* **Data shown**
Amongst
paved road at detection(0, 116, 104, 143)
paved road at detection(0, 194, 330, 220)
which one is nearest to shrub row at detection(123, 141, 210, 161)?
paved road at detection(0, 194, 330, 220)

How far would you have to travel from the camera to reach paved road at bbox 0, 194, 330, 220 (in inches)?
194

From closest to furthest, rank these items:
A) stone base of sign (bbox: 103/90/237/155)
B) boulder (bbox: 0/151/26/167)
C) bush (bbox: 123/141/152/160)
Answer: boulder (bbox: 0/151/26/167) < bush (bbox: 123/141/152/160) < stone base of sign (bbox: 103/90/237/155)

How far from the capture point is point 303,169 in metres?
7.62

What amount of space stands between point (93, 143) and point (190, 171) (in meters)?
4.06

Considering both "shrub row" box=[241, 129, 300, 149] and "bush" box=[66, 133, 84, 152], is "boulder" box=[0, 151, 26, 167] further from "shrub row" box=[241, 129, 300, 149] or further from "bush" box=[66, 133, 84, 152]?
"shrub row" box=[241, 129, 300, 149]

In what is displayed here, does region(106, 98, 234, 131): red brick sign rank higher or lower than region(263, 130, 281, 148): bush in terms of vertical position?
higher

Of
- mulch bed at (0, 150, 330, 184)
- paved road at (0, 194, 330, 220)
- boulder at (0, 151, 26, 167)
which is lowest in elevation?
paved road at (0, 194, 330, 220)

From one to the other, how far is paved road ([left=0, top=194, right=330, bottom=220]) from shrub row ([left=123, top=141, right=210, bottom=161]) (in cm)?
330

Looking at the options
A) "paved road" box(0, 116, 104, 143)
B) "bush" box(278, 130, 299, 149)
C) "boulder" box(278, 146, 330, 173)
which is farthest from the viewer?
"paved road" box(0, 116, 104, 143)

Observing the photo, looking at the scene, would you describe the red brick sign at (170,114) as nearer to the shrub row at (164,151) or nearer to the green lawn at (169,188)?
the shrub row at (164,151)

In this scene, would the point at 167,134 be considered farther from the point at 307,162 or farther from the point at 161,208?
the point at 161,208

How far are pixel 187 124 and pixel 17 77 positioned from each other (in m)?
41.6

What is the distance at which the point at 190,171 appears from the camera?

* **Aim**
Reproduce exactly the line that holds "From closest to", then every line after it, ending with the final line of the records above.

* **Solution to the exercise**
From closest to furthest, rank these items:
A) stone base of sign (bbox: 103/90/237/155)
B) boulder (bbox: 0/151/26/167)
C) bush (bbox: 123/141/152/160)
Answer: boulder (bbox: 0/151/26/167) < bush (bbox: 123/141/152/160) < stone base of sign (bbox: 103/90/237/155)

How far from the capture point is point 303,169 in metres?
7.62

What amount of space stands between point (93, 143) and point (190, 171) (in meters)?
4.06

Considering both "shrub row" box=[241, 129, 300, 149] and "bush" box=[66, 133, 84, 152], is "boulder" box=[0, 151, 26, 167] further from "shrub row" box=[241, 129, 300, 149] or further from "bush" box=[66, 133, 84, 152]?
"shrub row" box=[241, 129, 300, 149]

In what is displayed here, does region(106, 98, 234, 131): red brick sign rank higher or lower than region(263, 130, 281, 148): bush in terms of vertical position?
higher

Of
- mulch bed at (0, 150, 330, 184)
- paved road at (0, 194, 330, 220)
- boulder at (0, 151, 26, 167)
which is lowest in elevation?
paved road at (0, 194, 330, 220)

From one to the other, how far is paved road ([left=0, top=194, right=330, bottom=220]) from shrub row ([left=123, top=141, right=210, bottom=161]) (in cm)?
330

Looking at the options
A) "paved road" box(0, 116, 104, 143)
B) "bush" box(278, 130, 299, 149)
C) "boulder" box(278, 146, 330, 173)
which is farthest from the viewer?
"paved road" box(0, 116, 104, 143)

Observing the photo, looking at the scene, would you describe the red brick sign at (170,114) as nearer to the shrub row at (164,151) or nearer to the green lawn at (169,188)?
the shrub row at (164,151)

In this scene, would the point at 167,134 be considered farther from the point at 307,162 or farther from the point at 161,208?
the point at 161,208

How far are pixel 187 124 and pixel 17 77 positioned from each other (in m)?
41.6

What is the distance at which the point at 190,171 appears from the camera?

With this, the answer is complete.